-- The exercise --
Leaving the pictures aside, transcribe every line below exactly.

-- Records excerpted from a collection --

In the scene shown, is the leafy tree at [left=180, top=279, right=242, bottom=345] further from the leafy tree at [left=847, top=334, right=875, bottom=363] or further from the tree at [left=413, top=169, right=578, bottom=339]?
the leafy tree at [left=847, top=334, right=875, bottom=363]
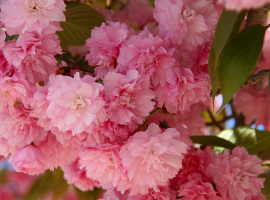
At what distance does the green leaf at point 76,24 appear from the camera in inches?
22.7

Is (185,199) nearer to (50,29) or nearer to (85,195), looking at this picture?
(50,29)

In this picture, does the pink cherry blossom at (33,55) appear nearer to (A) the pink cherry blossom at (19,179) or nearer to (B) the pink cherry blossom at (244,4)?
(B) the pink cherry blossom at (244,4)

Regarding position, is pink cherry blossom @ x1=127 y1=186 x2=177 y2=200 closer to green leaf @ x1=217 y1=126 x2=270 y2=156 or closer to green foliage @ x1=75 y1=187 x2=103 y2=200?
green leaf @ x1=217 y1=126 x2=270 y2=156

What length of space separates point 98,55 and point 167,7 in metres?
0.13

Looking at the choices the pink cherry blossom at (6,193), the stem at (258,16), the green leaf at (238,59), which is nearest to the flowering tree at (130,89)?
the green leaf at (238,59)

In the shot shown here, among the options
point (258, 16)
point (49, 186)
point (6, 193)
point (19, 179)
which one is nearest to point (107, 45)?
point (258, 16)

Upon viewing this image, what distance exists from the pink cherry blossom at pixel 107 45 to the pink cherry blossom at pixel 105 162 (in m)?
0.11

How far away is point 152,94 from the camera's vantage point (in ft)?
1.38

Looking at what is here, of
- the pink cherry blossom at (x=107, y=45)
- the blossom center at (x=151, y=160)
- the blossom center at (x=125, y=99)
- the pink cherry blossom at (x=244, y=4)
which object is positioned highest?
the pink cherry blossom at (x=244, y=4)

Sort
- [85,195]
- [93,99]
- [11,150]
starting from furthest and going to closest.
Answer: [85,195] → [11,150] → [93,99]

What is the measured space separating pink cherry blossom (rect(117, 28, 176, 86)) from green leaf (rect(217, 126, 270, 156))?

-- Result of the exercise --
In the scene shown, is the leafy tree at [left=180, top=279, right=242, bottom=345] further from the leafy tree at [left=847, top=334, right=875, bottom=363] or further from the tree at [left=413, top=169, right=578, bottom=339]?
the leafy tree at [left=847, top=334, right=875, bottom=363]
At what distance does the green leaf at point 76,24 appear from the camera in inches?
22.7

Is (185,199) nearer to (50,29) or nearer to (85,195), looking at this picture?
(50,29)

In this picture, does the pink cherry blossom at (33,55) appear nearer to (A) the pink cherry blossom at (19,179) or nearer to (B) the pink cherry blossom at (244,4)?
(B) the pink cherry blossom at (244,4)

Regarding position, is pink cherry blossom @ x1=127 y1=186 x2=177 y2=200 closer to green leaf @ x1=217 y1=126 x2=270 y2=156 or closer to green foliage @ x1=75 y1=187 x2=103 y2=200?
green leaf @ x1=217 y1=126 x2=270 y2=156

What length of space separates point 98,55 and point 167,7 in metres?
0.13

Looking at the choices the pink cherry blossom at (6,193), the stem at (258,16), the green leaf at (238,59), which is nearest to the flowering tree at (130,89)?
the green leaf at (238,59)

In the shot shown here, among the options
point (258, 16)
point (49, 186)
point (6, 193)
point (19, 179)
which one is nearest to point (107, 45)?
point (258, 16)

Upon viewing this image, what distance exists from the pink cherry blossom at pixel 107 45 to the pink cherry blossom at pixel 105 162 (in m)?
0.11

How far away is point 152,94 from the camera's vantage point (in ft)?
1.38

Looking at what is here, of
- the pink cherry blossom at (x=107, y=45)
- the blossom center at (x=151, y=160)
- the blossom center at (x=125, y=99)
- the pink cherry blossom at (x=244, y=4)
which object is positioned highest?
the pink cherry blossom at (x=244, y=4)

Sort
- [85,195]
- [93,99]
- [11,150]
starting from furthest and going to closest.
Answer: [85,195] → [11,150] → [93,99]

What is the measured space separating pink cherry blossom (rect(117, 28, 176, 86)) from green leaf (rect(217, 126, 270, 156))?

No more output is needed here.